- [TEXT SEGMENT]:

Researchers at Morningstar, a leading investment research firm, put out a new paper predicting that the national housing market is still passing through a “modest price correction.” By the time national prices bottom in 2024, Morningstar expects house prices to be down between 4% to 6% from the peak. That’d pale in comparison to the 27% peak-to-trough decline that national house prices saw during the crash between 2007 and 2012.

“Several factors today support continued price resiliency, mainly the rate lock-in effect, over a decade of conservative lending standards (which reduces foreclosure risk), and undersupplied U.S. housing stock (we estimate about a 2.5 million-unit shortfall). However, we believe that buyer exuberance during the pandemic, aided by ultralow borrowing costs, pushed home prices to an unmaintainable level in some markets,” wrote researchers at Morningstar.

In order for Morningstar to nail its forecast, the home price correction would need to regain momentum in the second half of the year, when the market passes through its seasonally slow window. However, even if price declines regain momentum, the firm acknowledges that many regional markets could dodge declines altogether.

To better understand which regional housing markets are at the highest level of risk (and the lowest level of risk), Morningstar calculated a “risk score” for the nation’s largest housing markets.

- [WHAT THE EXERCISE ASKS]:
Return the part of the housing market forecast text that opens with the words containing "Researchers at Morningstar, a" and closes with "2007 and 2012.", copied word for word.

- [INFORMATION SUPPLIED]:
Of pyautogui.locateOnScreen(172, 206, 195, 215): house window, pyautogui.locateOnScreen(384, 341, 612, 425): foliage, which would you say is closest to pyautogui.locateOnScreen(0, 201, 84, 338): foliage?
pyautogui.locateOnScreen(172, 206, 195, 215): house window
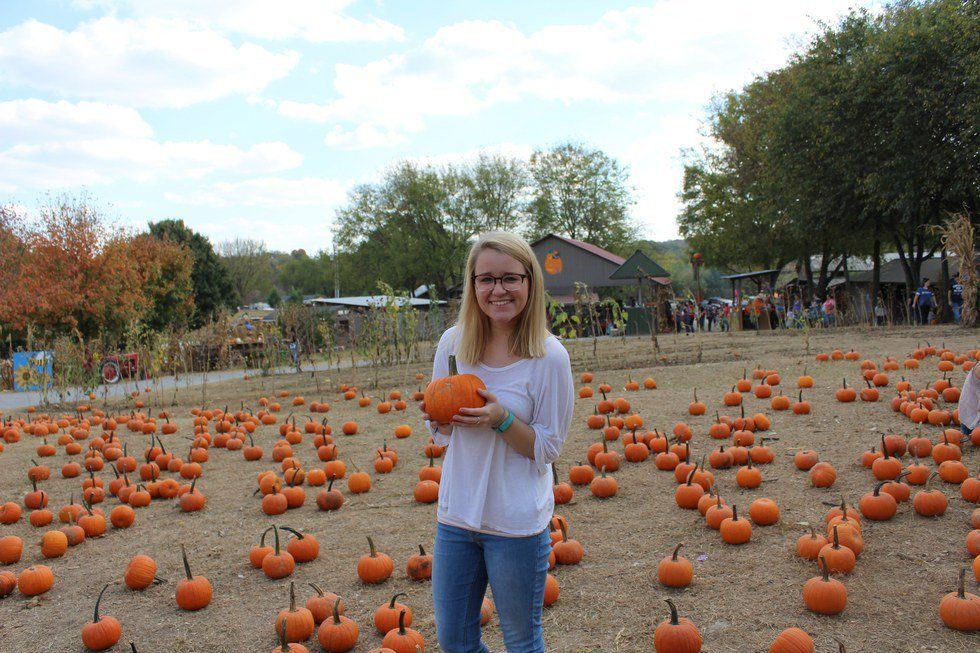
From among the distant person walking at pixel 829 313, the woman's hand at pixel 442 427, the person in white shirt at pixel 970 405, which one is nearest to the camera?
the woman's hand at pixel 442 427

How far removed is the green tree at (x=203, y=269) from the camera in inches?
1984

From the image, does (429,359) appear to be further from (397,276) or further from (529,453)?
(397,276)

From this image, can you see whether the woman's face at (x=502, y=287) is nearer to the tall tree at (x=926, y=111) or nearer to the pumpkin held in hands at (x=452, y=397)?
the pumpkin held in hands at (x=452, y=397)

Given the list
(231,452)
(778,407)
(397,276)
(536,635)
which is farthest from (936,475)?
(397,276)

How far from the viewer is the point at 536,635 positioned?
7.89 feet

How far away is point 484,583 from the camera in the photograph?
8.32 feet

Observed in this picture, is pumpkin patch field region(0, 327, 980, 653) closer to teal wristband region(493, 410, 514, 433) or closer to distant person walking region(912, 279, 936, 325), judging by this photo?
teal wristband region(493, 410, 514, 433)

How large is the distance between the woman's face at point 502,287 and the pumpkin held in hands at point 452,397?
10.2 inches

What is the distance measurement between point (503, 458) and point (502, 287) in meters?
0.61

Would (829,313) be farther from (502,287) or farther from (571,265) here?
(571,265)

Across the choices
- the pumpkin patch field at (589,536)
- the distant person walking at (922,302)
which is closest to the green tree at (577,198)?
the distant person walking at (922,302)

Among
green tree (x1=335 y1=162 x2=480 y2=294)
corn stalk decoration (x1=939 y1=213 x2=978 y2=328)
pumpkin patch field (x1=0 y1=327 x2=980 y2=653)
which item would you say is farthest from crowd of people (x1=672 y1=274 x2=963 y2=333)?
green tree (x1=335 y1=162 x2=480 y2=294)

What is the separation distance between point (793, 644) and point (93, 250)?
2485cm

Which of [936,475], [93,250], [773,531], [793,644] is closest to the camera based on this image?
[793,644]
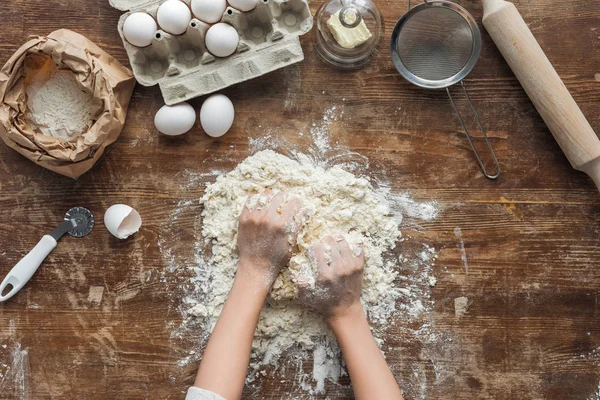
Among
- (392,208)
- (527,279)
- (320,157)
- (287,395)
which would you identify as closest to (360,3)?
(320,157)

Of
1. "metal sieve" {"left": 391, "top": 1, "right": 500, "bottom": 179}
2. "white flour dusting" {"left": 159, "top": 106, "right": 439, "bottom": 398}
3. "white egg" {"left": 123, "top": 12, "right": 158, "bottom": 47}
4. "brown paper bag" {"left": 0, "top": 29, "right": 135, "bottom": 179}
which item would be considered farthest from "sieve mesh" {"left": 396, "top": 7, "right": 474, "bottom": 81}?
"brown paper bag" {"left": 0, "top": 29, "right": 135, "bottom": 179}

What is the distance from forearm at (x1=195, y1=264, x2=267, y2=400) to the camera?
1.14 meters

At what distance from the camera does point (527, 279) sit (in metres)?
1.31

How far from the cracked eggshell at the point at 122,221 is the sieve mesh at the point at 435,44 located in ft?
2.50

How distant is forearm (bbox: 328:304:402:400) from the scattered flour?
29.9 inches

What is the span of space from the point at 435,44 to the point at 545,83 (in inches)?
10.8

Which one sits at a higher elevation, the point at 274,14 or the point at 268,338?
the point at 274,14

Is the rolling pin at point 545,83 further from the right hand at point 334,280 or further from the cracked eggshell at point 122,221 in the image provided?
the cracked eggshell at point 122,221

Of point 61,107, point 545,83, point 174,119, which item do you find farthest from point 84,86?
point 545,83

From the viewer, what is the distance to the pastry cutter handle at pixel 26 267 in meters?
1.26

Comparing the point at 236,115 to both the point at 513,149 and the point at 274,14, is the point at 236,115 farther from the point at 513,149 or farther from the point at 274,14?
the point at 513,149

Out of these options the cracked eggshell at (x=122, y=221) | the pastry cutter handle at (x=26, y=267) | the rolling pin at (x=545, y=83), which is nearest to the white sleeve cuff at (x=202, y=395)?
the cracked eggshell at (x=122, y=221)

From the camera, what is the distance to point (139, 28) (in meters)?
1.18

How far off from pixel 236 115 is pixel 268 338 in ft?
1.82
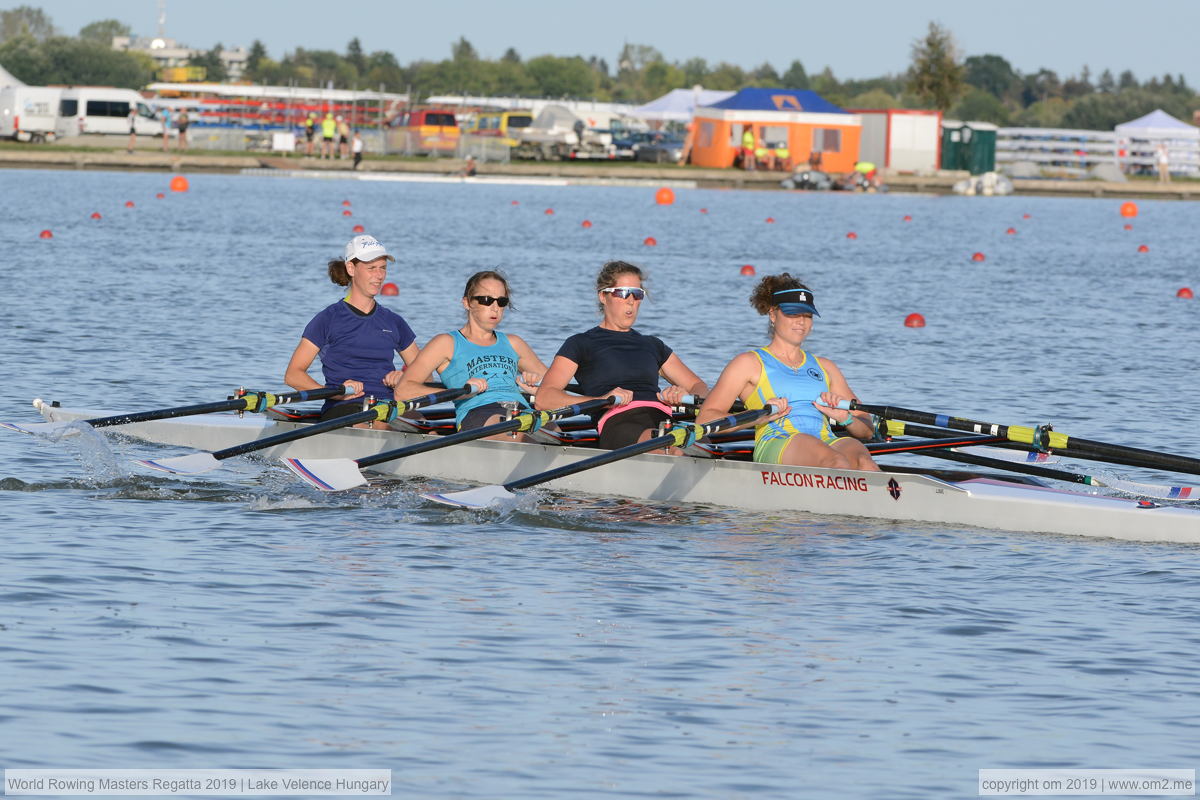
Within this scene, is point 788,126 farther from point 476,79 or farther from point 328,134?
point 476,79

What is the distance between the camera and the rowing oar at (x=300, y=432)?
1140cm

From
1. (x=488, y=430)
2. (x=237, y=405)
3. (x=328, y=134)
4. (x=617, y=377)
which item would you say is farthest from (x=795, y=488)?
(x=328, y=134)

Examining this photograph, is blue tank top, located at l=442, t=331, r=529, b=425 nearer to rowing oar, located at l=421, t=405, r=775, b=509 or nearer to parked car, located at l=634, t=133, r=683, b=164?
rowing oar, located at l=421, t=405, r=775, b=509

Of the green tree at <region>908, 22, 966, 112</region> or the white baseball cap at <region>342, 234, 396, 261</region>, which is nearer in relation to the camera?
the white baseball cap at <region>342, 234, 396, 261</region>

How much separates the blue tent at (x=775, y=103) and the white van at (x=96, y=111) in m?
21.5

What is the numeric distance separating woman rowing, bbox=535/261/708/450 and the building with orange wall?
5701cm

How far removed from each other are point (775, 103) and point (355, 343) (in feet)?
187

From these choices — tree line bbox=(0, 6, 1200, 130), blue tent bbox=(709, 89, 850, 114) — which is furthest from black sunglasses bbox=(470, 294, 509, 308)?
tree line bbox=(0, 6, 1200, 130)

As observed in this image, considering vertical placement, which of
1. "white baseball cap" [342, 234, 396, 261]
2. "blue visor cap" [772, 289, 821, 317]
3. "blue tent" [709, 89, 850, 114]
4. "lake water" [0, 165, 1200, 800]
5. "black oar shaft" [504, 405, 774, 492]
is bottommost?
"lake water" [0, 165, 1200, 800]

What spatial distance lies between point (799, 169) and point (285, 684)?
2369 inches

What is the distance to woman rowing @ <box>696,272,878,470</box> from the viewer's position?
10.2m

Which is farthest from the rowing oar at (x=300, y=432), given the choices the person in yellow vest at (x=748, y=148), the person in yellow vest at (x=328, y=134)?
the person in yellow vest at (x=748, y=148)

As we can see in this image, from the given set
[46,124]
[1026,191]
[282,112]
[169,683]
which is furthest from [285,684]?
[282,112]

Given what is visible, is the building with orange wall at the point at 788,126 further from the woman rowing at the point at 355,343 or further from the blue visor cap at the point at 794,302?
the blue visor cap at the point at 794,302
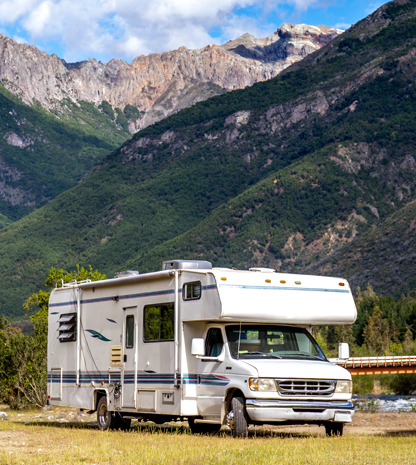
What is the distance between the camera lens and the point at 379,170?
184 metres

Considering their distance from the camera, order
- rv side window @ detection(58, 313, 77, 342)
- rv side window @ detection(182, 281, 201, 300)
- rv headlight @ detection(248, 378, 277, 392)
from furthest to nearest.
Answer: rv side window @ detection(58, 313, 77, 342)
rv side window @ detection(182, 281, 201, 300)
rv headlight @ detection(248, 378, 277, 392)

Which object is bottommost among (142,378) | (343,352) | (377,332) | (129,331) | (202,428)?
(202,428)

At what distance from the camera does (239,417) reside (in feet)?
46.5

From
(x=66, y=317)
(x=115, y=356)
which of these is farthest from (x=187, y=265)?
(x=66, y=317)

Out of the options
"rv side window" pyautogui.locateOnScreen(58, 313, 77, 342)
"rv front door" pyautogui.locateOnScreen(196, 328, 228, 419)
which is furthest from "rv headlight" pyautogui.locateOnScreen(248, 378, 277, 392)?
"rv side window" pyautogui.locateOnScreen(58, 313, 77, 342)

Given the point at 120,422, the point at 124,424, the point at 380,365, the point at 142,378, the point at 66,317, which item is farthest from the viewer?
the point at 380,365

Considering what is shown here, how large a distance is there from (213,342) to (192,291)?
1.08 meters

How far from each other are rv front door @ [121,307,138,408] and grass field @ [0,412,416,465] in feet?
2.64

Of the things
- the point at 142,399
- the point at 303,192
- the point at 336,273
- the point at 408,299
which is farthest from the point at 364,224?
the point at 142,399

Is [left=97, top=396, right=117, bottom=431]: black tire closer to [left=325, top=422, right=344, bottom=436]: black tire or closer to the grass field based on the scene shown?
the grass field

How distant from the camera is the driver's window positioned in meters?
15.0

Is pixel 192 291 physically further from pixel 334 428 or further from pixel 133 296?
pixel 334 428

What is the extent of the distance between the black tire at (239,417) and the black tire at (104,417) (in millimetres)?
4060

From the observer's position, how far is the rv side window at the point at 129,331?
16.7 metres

- [SOLUTION TO THE EXERCISE]:
Researchers at Morningstar, a leading investment research firm, put out a new paper predicting that the national housing market is still passing through a “modest price correction.” By the time national prices bottom in 2024, Morningstar expects house prices to be down between 4% to 6% from the peak. That’d pale in comparison to the 27% peak-to-trough decline that national house prices saw during the crash between 2007 and 2012.